From a bird-conservation perspective, this is an overlooked opportunity.

Migration usually happens on only a handful of nights around May and again around September, according to Dr Nilsson, a biologist at the University of Copenhagen in Denmark. Knowing when and where could deliver easy conservation gains.

Wind turbines, flight restrictions and lights-out projects, for example, could be adjusted during those limited number of migration nights. Or crucial forage areas could be protected for that time.

Dr Nilsson began tracking birds using an ex-military radar at night-time in the Swedish city of Lund. She was immediately hooked.

Radar revelations

‘You leave the hut, look up and the sky is completely clear, just dark,’ she recalled. ‘You go back, turn on the radar and you see an explosion of birds flying above.’

Dr Nilsson became passionate about radars for studying birds. She now taps into weather radar data to gauge the effect of weather conditions, insect movements and landscapes on bird migration.

Such radars scan layers of sky every few minutes for moisture but, in the process, detect the total mass of birds flying in the zone. Often most are songbirds and, because biologists know roughly what each individual bird weighs, they can estimate how many are flying overhead through simple division using the total mass.

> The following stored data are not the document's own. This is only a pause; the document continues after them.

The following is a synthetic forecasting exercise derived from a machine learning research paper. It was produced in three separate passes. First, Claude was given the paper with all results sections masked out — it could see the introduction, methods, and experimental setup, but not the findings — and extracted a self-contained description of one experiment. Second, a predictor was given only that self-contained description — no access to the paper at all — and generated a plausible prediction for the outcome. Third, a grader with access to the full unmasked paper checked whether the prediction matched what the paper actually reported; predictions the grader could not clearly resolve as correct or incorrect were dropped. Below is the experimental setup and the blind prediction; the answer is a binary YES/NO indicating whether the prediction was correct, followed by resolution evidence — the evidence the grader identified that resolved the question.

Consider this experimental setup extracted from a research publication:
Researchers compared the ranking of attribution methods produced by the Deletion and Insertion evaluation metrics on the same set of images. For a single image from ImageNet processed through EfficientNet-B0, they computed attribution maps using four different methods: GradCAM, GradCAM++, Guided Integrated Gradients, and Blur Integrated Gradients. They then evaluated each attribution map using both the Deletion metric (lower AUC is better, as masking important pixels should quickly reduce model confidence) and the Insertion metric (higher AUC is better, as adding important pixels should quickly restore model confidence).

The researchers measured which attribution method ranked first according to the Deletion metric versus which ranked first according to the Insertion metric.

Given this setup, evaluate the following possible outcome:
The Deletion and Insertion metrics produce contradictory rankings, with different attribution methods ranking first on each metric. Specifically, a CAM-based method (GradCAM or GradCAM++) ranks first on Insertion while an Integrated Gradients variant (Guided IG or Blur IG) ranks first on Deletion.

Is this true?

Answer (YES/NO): NO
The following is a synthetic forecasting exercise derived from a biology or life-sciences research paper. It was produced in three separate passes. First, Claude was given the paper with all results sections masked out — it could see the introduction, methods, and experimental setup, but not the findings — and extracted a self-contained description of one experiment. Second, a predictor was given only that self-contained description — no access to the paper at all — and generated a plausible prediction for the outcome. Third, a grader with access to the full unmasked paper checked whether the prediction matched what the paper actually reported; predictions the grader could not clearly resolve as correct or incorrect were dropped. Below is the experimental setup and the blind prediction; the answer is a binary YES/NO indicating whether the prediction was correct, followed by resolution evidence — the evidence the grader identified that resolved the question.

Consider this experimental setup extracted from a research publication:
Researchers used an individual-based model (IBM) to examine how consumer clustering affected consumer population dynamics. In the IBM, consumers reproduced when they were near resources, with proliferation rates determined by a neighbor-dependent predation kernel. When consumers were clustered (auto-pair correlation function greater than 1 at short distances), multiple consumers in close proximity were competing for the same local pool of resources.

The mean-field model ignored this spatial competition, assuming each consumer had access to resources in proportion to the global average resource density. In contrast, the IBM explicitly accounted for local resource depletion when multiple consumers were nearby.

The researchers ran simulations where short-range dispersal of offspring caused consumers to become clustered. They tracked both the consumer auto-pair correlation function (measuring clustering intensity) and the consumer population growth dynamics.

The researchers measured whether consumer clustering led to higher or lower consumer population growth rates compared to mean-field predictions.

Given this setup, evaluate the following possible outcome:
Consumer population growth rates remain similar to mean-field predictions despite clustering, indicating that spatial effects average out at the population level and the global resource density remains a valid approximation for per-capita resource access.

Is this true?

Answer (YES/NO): YES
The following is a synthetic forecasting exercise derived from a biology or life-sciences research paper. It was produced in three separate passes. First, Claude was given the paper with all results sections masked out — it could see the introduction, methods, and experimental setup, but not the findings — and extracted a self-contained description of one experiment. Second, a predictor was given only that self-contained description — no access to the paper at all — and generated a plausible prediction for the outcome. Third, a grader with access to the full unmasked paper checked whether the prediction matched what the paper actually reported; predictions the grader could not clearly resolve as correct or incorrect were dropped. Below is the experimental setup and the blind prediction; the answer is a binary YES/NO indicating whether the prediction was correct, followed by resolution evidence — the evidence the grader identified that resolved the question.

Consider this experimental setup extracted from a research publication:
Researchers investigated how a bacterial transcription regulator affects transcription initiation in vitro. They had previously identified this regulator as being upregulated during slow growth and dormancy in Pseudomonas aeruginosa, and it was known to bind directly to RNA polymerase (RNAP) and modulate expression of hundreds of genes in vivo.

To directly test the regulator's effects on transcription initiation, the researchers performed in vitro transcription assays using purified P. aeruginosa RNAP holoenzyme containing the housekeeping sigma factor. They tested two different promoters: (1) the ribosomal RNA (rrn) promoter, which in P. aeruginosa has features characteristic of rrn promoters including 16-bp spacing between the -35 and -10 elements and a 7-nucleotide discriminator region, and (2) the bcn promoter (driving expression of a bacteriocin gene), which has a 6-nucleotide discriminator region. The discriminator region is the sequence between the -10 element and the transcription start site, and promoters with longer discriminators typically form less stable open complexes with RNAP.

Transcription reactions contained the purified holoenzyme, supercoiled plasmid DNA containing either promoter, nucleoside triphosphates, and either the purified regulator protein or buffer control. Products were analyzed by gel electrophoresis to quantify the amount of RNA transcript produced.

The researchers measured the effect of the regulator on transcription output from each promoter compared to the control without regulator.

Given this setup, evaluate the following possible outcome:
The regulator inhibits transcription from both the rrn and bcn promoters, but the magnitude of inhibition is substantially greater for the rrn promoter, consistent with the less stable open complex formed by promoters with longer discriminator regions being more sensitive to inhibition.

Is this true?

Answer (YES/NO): NO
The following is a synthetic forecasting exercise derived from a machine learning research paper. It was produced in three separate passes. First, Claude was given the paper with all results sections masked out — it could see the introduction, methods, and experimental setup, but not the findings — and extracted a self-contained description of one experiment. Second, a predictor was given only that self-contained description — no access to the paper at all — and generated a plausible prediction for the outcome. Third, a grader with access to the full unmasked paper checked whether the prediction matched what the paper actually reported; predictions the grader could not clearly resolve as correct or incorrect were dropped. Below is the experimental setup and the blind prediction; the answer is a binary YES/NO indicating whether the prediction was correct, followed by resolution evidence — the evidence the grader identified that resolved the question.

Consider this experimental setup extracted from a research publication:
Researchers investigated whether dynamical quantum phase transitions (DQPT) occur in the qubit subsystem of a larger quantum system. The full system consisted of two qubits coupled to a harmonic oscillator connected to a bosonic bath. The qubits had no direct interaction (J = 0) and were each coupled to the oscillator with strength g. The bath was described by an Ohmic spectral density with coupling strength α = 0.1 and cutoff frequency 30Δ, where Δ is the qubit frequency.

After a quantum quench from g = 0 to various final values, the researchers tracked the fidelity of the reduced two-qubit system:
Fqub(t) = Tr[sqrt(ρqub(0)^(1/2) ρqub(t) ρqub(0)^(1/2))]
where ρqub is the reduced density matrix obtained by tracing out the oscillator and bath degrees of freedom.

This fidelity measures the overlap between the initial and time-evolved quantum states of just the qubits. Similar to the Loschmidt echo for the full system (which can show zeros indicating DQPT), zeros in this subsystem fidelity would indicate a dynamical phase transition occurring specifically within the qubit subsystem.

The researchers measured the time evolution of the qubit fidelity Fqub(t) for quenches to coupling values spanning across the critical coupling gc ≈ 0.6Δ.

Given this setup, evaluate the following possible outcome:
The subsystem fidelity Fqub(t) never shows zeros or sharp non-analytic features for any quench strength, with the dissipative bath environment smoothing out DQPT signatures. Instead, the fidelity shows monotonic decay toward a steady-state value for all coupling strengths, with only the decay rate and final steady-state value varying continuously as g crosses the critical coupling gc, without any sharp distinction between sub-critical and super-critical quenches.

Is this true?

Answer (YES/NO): NO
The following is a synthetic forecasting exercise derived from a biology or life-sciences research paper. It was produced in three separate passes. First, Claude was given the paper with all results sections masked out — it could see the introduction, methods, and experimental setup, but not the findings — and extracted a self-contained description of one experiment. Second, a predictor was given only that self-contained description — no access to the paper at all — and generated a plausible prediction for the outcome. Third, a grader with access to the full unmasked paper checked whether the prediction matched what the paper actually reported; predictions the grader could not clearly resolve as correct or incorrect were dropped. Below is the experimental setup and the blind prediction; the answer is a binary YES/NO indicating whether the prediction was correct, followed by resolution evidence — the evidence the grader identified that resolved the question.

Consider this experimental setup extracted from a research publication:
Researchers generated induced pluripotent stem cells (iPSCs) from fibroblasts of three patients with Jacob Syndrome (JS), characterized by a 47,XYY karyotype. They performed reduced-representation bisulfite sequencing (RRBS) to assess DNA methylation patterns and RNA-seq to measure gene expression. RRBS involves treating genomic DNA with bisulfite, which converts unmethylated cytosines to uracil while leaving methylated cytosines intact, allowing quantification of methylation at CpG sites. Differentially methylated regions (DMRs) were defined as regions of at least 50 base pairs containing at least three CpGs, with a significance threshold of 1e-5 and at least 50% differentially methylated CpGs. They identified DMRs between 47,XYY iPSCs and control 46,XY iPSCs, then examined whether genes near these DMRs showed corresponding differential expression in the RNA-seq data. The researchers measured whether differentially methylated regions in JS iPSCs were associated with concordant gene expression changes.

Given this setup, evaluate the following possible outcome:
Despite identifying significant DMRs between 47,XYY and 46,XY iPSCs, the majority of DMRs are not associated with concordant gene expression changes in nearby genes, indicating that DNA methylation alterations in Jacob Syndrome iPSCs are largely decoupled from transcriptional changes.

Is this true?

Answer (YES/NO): YES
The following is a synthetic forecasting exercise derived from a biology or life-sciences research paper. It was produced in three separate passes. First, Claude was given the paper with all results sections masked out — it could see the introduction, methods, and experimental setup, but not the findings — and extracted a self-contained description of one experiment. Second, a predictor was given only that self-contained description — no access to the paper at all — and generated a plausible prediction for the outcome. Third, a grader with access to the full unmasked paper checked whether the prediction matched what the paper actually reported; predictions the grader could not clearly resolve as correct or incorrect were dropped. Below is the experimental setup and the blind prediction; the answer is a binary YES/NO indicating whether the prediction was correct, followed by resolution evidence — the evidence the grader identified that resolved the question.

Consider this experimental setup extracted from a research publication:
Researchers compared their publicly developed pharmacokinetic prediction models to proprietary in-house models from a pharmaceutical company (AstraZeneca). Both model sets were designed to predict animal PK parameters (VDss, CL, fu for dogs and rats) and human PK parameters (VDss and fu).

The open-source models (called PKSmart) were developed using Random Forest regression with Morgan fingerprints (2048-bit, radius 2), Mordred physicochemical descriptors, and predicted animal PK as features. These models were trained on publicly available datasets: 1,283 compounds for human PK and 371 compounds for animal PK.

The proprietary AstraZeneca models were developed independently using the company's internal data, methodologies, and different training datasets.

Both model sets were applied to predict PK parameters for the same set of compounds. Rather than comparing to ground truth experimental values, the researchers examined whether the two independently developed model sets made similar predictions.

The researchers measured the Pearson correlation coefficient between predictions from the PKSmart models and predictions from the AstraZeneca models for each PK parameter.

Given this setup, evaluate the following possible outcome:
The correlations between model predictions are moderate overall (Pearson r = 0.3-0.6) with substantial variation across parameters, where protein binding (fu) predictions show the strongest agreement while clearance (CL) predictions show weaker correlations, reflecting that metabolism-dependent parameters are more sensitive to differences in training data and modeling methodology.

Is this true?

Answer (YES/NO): NO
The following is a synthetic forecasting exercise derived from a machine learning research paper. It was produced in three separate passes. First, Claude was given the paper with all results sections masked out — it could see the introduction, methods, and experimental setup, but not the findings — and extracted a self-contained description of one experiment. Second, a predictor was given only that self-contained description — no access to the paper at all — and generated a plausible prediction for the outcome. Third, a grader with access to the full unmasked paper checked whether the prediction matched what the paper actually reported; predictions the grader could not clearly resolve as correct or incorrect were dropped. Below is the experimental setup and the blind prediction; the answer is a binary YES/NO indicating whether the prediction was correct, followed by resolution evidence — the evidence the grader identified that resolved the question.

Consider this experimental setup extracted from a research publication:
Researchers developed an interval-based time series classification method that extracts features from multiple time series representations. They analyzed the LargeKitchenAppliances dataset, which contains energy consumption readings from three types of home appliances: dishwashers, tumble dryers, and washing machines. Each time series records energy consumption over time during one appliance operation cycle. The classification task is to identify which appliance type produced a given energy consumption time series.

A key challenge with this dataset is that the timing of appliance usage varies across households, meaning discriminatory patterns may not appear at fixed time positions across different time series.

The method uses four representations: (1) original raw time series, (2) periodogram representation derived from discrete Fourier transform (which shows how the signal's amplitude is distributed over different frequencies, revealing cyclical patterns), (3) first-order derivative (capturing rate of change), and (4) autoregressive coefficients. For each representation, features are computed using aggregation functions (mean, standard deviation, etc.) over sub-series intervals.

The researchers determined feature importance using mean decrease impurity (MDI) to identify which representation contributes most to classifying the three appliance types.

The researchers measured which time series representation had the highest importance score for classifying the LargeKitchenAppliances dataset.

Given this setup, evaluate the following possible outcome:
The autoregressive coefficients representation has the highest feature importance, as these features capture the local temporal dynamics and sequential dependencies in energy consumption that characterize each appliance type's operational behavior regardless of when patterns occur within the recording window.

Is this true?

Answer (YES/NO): NO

‘This works really well for nocturnal migration, which is lucky in itself because that is one of the hardest for us to track by other means,’ Dr Nilsson said.

Combined with other data, it can help paint a clearer picture of their movements. Sightings by birdwatchers assist biologists in understanding which species are flying.

Most birds fly at altitudes between 200 metres and 1 000 metres but, like planes, depending on the conditions, they may opt to cruise higher to avoid tricky weather systems. They may fly at night in order to forage during the day. Food is essential fuel.

Wind powers

Birds need much more energy to fly than animals do for walking, running or swimming, requiring smart choices to conserve their strength in the air.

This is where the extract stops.